Text shown –
== Segment start ==
9.6 Arbitration. A Claimant’s compliance with the foregoing provisions of this Article IX is a mandatory prerequisite to a Claimant’s right to commence any arbitration proceeding with respect to any claim for benefits under this Plan.

 

ARTICLE X.

BENEFICIARY DESIGNATION

 

10.1 Beneficiary. Each Participant shall have the right, at any time, to designate his or her Beneficiary(ies) (both primary as well as contingent) to receive any benefits payable under the Plan to a beneficiary upon the death of a Participant. The Beneficiary designated under this Plan may be the same as or different from the Beneficiary designation under any other plan of an Employer in which the Participant participates.
== Segment end ==
Tasks to complete –
A – Transcribe from the plan text, starting with "9.6 Arbitration. A" and going on through "under this Plan.".
B – According to the plan text, what is a mandatory prerequisite to a Claimant's right to begin an arbitration proceeding on a claim for benefits?
C – Name every capitalized term for a person or entity that appears in the body sentences of the plan text, leaving out headings and article numbers.

Provided records –
== Segment start ==
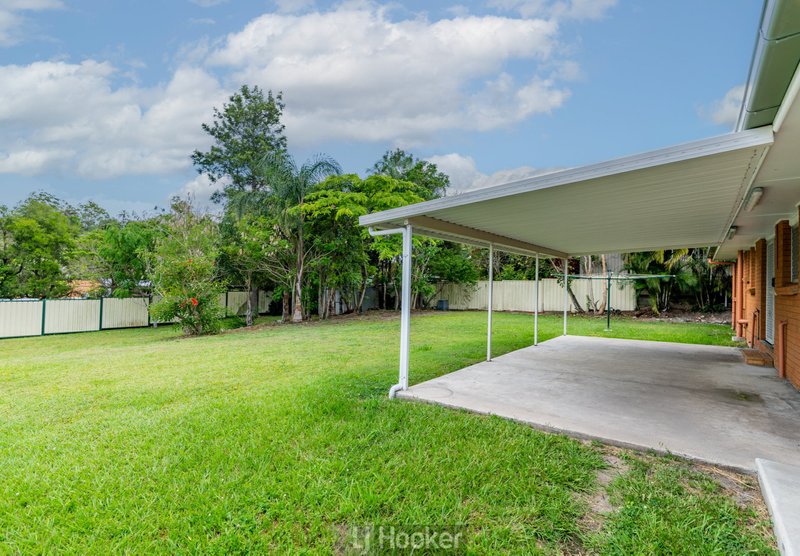 Photo - 20 Thistlerow Street, Shailer Park QLD 4128 - Image 13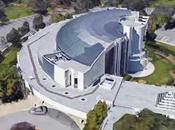 Synagogues North Carolina (video)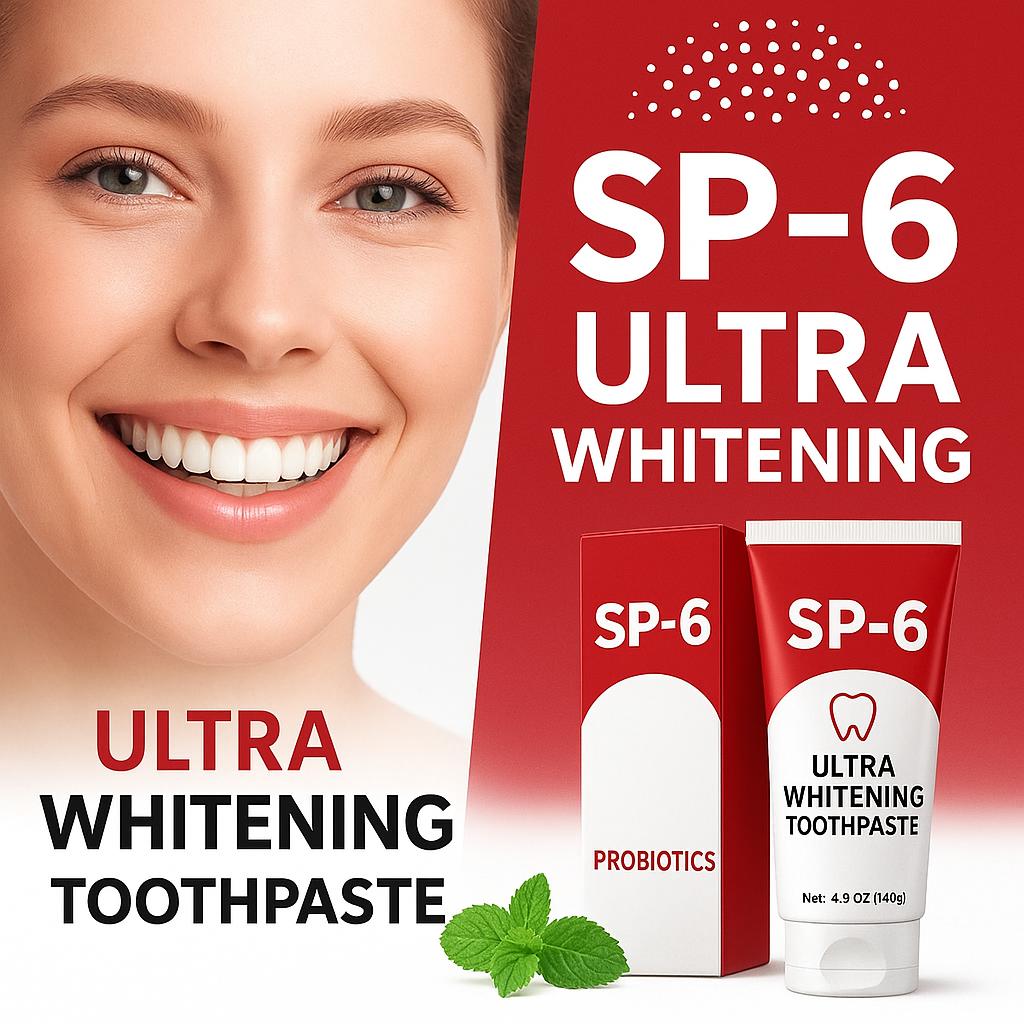 Optimum Wellness Facebook ad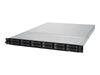 ASUS RS500A-E10-RS12U - rack-mountable - no CPU - 0 GB - no HDD_thumb_1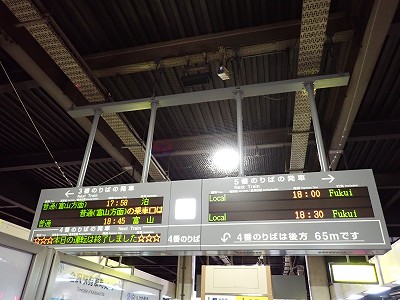 ����w�摜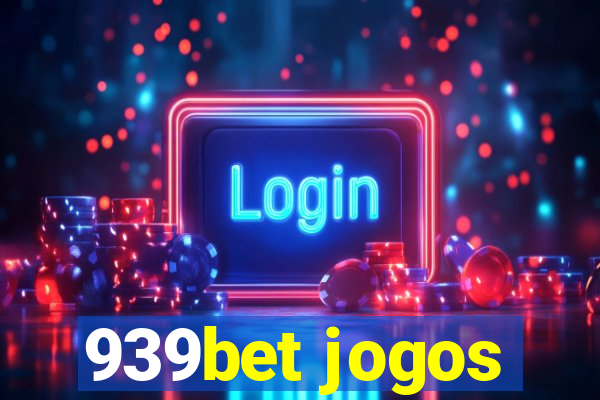 939bet jogos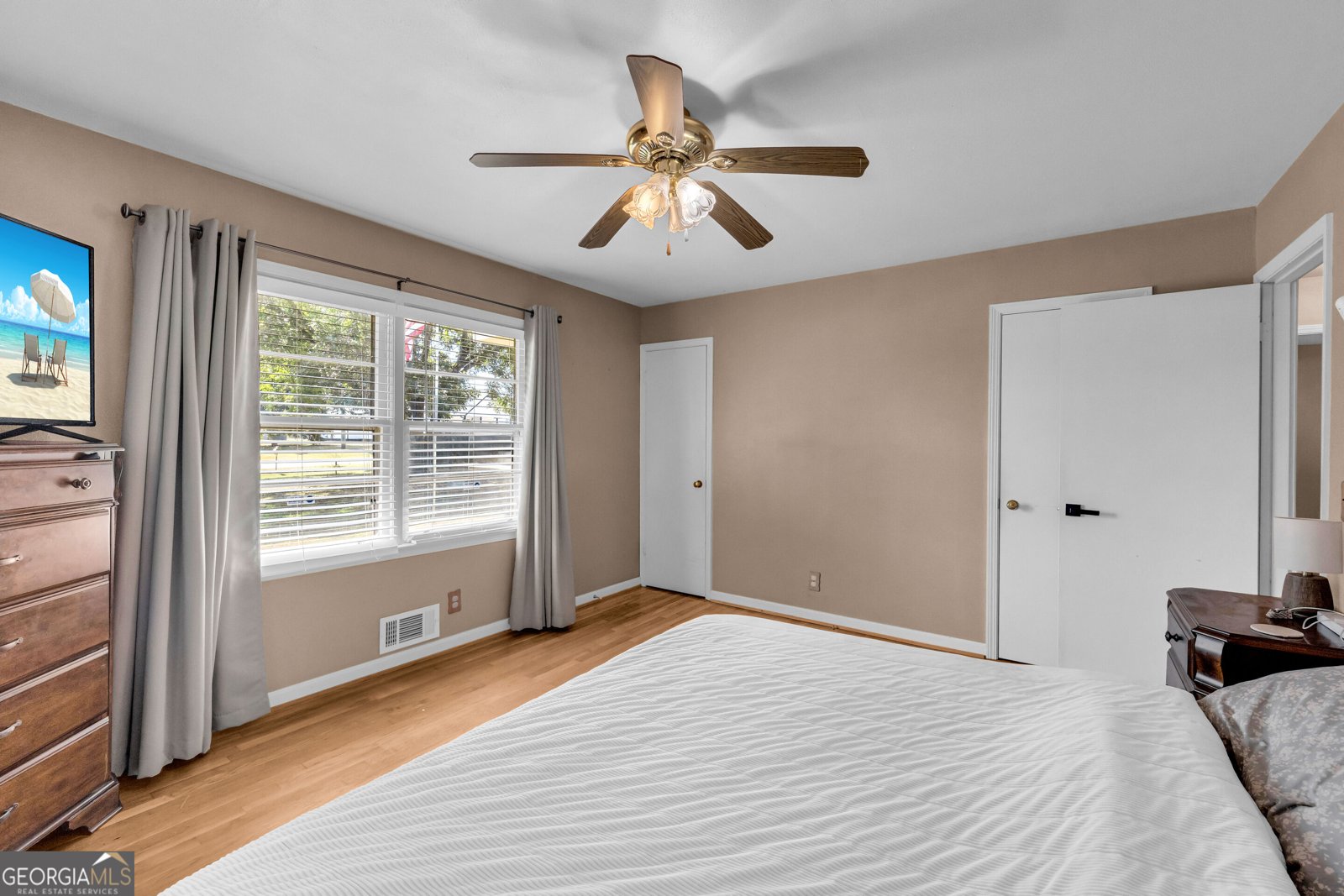 1104 Double Bridges Road Elberton - Photo 17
== Segment end ==
Solutions –
A –
9.6 Arbitration. A Claimant’s compliance with the foregoing provisions of this Article IX is a mandatory prerequisite to a Claimant’s right to commence any arbitration proceeding with respect to any claim for benefits under this Plan.

B – The Claimant's compliance with the foregoing provisions of Article IX.

C – Claimant, Plan, Participant, Beneficiary, Employer